Chamber
senate
Stage
Cmte Reading
Introduced
Feb 4, 2026
Progress
This bill requires health technology vendors to make their systems interoperable and bans practices that block access to electronic health data.
Key Changes
- Requires health information technology vendors to ensure their products are interoperable — able to share data with other health systems easily and securely
- Prohibits 'data blocking' by health IT vendors, meaning vendors cannot deliberately prevent or interfere with access to electronic health information
- Gives the federal government power to apply the law only in provinces or territories that lack equivalent rules of their own
- Allows the government to create regulations defining specific standards, prohibited data-blocking practices, and administrative monetary penalties for violations
- Allows the Minister of Health to verify vendor compliance and handle complaints about non-compliance
- Excludes criminal prosecution under section 126 of the Criminal Code for violations — enforcement is through administrative penalties instead
Gotchas
- The law only applies in provinces or territories that the Governor in Council determines do not already have 'substantially similar or exceeding' requirements — meaning many provinces may be exempt if they have their own rules
- Key details such as specific interoperability standards, what counts as data blocking, and the size of financial penalties are all left to future regulations, meaning the practical impact of the bill depends heavily on how those regulations are written
- The bill allows 'living incorporation by reference,' meaning technical standards referenced in regulations can be updated automatically without going back to Parliament, which reduces parliamentary oversight of those standards
- Criminal Code penalties do not apply for violations — only administrative monetary penalties, which may limit the deterrent effect for large vendors
- The bill does not itself create patient rights to access their data — it regulates vendors, so patients would need to rely on existing privacy laws for direct access rights
- The Act comes into force only when the Governor in Council issues a separate order, meaning there is no fixed timeline for when it takes effect
Who's Affected
- Health information technology vendors (companies selling or licensing health software and hardware)
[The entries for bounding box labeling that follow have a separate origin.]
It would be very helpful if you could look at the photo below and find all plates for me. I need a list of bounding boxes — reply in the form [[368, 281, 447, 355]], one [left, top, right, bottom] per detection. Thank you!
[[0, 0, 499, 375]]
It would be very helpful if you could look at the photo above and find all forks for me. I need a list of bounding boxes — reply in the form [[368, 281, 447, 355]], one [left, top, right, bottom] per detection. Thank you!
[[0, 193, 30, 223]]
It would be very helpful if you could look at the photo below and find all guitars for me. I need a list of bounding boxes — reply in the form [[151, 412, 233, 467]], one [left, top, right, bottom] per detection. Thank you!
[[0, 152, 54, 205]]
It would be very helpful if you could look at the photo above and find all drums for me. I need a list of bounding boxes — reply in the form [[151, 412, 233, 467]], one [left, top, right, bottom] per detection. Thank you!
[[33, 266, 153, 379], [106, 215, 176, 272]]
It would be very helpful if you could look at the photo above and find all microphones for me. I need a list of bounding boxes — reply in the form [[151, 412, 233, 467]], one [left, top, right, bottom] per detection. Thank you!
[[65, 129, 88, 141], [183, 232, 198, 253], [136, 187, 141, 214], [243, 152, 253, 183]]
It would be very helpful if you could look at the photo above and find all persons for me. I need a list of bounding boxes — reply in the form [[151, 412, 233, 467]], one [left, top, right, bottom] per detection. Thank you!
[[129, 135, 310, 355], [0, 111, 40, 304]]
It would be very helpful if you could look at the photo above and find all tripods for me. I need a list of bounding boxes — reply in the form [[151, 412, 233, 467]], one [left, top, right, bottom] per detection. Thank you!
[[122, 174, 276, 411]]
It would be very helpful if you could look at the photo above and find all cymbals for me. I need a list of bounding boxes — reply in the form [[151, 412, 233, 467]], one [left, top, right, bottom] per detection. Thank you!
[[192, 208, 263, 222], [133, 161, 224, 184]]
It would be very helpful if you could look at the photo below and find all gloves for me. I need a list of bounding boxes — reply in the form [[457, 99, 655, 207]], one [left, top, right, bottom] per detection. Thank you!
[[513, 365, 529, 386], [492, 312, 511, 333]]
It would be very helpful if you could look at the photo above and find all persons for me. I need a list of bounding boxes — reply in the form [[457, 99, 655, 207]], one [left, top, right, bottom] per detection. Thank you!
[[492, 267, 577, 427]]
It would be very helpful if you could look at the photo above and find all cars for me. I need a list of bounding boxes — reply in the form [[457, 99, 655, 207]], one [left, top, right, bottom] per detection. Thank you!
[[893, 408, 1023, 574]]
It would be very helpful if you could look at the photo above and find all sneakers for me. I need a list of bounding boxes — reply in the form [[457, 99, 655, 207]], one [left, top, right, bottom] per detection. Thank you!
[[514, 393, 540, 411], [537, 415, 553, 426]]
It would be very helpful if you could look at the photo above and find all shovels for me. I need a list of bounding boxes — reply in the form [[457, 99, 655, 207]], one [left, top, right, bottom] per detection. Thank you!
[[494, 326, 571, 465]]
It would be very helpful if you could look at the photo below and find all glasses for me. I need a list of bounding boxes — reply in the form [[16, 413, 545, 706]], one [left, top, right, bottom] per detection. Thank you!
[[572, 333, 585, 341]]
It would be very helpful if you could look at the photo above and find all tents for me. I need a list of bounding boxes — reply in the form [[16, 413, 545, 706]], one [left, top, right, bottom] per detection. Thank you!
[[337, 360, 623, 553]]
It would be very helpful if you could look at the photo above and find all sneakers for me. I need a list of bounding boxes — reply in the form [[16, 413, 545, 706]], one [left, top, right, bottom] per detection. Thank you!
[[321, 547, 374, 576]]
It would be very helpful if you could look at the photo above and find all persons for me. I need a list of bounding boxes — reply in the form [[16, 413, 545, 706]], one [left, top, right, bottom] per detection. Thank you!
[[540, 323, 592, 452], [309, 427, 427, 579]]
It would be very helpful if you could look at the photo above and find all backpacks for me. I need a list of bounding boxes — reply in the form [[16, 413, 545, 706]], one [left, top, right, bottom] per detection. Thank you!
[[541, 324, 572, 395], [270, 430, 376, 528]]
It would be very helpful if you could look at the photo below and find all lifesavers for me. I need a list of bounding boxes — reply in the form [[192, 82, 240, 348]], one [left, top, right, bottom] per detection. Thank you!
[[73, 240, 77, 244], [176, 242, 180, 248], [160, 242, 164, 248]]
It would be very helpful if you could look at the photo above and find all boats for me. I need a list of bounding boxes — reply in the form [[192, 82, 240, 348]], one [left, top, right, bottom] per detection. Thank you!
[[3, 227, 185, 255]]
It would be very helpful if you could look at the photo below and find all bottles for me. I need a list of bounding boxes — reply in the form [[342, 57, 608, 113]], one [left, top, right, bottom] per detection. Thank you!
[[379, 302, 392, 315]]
- Patients who want easier access to their own health records
- Doctors, nurses, and other health care professionals who need timely access to patient information
- Provincial and territorial governments, whose existing health data laws determine whether the federal law applies
- Researchers and health administrators who rely on health data for planning and innovation
Vibes
0 responses
Gotchas
- The law only applies in provinces or territories that the Governor in Council determines do not already have 'substantially similar or exceeding' requirements — meaning many provinces may be exempt if they have their own rules
- Key details such as specific interoperability standards, what counts as data blocking, and the size of financial penalties are all left to future regulations, meaning the practical impact of the bill depends heavily on how those regulations are written
- The bill allows 'living incorporation by reference,' meaning technical standards referenced in regulations can be updated automatically without going back to Parliament, which reduces parliamentary oversight of those standards
- Criminal Code penalties do not apply for violations — only administrative monetary penalties, which may limit the deterrent effect for large vendors
- The bill does not itself create patient rights to access their data — it regulates vendors, so patients would need to rely on existing privacy laws for direct access rights
- The Act comes into force only when the Governor in Council issues a separate order, meaning there is no fixed timeline for when it takes effect
Summary
Bill S-5, the Connected Care for Canadians Act, is a Senate bill that targets health information technology (HIT) vendors — companies that sell or license software and hardware used to store and manage patient health records. It requires these vendors to make their systems interoperable, meaning different systems must be able to share and exchange health information easily and securely. It also prohibits 'data blocking,' which is when a vendor deliberately prevents or discourages the sharing of health data. The bill was introduced because health records in Canada are often siloed — a doctor in one province or clinic may not be able to easily access a patient's records from another provider. This creates safety risks and inefficiencies, especially as more Canadians use virtual care and move between provinces. The bill aims to create a more connected, patient-centered health system where both patients and their care providers can access complete health information when needed. The federal government would only apply this law in provinces or territories that do not already have equivalent rules in place. Provinces with their own strong interoperability and anti-data-blocking requirements would not automatically be subject to this federal law. Enforcement details, standards, and penalties would be set through future regulations.